Dataset entries:

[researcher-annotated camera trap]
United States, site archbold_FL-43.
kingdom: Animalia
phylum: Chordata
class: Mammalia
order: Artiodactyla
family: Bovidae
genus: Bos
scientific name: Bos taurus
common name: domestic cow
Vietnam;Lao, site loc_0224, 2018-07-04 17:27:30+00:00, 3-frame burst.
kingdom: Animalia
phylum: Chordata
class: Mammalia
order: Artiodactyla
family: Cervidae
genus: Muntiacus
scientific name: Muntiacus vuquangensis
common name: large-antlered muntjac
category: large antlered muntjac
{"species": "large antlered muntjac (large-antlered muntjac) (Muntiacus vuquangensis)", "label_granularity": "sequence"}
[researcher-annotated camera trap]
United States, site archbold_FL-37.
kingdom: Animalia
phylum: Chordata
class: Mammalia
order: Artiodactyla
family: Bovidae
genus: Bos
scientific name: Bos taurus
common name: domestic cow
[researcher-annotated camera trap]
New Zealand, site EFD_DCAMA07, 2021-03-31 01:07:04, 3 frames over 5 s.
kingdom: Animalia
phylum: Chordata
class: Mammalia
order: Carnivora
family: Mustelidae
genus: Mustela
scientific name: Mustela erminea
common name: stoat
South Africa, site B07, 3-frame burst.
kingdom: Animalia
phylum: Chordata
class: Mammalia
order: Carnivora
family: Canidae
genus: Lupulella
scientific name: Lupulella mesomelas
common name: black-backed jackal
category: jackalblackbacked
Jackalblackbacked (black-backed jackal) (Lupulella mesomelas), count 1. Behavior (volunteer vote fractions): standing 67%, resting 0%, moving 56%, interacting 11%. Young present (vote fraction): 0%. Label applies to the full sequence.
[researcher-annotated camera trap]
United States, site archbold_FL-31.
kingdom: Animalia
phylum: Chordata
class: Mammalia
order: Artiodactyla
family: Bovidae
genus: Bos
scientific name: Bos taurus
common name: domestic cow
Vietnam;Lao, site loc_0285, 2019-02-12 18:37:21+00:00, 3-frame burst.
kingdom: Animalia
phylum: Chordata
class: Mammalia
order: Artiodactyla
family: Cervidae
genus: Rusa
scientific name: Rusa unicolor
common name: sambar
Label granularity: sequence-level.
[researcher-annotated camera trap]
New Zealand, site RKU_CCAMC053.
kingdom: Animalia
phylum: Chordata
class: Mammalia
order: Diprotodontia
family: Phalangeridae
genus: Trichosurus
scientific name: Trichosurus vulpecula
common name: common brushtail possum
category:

» What you should do: Every line above that includes the word "antlered" must appear in the answer.

» Finished task:
common name: large-antlered muntjac
category: large antlered muntjac
{"species": "large antlered muntjac (large-antlered muntjac) (Muntiacus vuquangensis)", "label_granularity": "sequence"}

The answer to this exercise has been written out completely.